Si ce titre vous désarçonne un peu, faites l’effort de continuer à lire car vous allez vite comprendre ce qu’il recouvre.

Présentation

Cela fait longtemps que l’on me pose les mêmes questions sur l’intérêt de la religion, sur la foi, sur la définition du croyant cathare et sur les rapports entre les religions. Cela donne parfois motif à débats enflammés et à ruptures durables.
Mais il est très difficile d’expliquer à des personnes qui n’ont pas eu l’expérience de la foi intime ce que cela recouvre. Je prends souvent l’image de l’adolescent et de l’adulte pour tenter de l’expliquer : le premier croit savoir ce qu’est la vie d’adulte et le second sait qu’il n’en est rien, mais il n’a pas les moyens de le faire comprendre au premier.
De même, dire à quelqu’un qu’il est sympathisant quand il se croit croyant ou qu’il est croyant alors qu’il se pose des questions, est un exercice difficile et peut s’avérer source de conflit.

Aussi vais-je tenter d’expliquer plusieurs concepts à l’aide d’une seule image : celle d’un repas au restaurant.

Choisir sa table

Imaginons deux personnes désirant manger dans un restaurant un peu particulier.
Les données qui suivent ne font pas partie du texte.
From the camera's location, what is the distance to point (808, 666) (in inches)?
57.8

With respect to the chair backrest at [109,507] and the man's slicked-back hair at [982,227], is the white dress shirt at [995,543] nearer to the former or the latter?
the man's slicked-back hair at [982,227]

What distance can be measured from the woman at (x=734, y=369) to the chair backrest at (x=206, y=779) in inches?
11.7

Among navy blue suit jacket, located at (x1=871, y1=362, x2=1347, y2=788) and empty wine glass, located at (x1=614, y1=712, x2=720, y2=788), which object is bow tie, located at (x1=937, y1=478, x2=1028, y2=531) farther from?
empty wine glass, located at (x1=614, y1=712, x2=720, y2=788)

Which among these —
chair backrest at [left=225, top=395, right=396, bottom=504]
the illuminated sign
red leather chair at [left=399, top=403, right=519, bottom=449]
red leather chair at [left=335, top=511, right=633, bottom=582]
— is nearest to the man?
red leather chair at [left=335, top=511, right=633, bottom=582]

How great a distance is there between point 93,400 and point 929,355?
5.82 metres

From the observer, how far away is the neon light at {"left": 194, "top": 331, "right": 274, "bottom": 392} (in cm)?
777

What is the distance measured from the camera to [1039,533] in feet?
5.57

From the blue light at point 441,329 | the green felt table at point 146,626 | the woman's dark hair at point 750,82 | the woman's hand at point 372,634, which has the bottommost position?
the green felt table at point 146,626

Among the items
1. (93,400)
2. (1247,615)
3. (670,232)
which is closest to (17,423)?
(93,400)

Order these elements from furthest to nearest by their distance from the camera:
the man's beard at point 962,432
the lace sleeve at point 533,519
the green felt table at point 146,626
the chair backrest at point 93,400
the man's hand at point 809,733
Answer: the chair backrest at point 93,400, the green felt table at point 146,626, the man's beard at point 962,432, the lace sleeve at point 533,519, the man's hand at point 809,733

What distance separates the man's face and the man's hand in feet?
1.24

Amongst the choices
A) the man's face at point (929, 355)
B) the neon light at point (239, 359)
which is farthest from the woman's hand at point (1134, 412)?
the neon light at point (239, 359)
En effet, ce restaurant propose, comme ses confrères, de manger à la carte ou au menu. Première particularité: si vous mangez à la carte, ce sera en mélangeant des mets qui figurent sur des menus différents, et si vous choisissez un menu vous ne pourrez refuser ou modifier aucun des mets qui y figurent. La seconde particularité est que si vous mangez selon les règles d’un menu, vous occuperez une place dans la salle et à la table du menu choisi, alors que si vous choisissez la carte, vous devrez vous asseoir à une table où ne se trouvent que des personnes comme vous. Et ce, même si votre choix de mets ne diffère d’un des menus que sur un seul plat.

L’avantage de la carte, que beaucoup se voient déjà choisir, est que l’on peut manger ce que l’on veut et rejeter ce que l’on ne veut pas. De ce choix peut découler un repas nourrissant et équilibré ou, au contraire, un repas mauvais pour votre santé, c’est-à-dire pour le salut de votre intestin. L’inconvénient est que vous ne pourrez pas vous intégrer à ceux qui auront choisi un menu, même si cela correspond à vos aspirations.

L’avantage du menu est que vous êtes assuré, si vous le suivez scrupuleusement, qu’il vous apportera une alimentation saine et équilibrée tout à fait utile au salut de votre santé. En outre, vous serez à table avec des personnes qui partagent toutes vos aspirations et vos convictions. Vous serez entouré de convives qui, bien qu’installés à d’autres tables car leur menu diffère plus ou moins du vôtre, pourront partager avec vous sur certains points et débattre éventuellement sur des sujets où vous différez, comme le choix de certains plats, la disposition des couverts, la façon de se tenir à table, etc.

Choisir la carte ou le menu ?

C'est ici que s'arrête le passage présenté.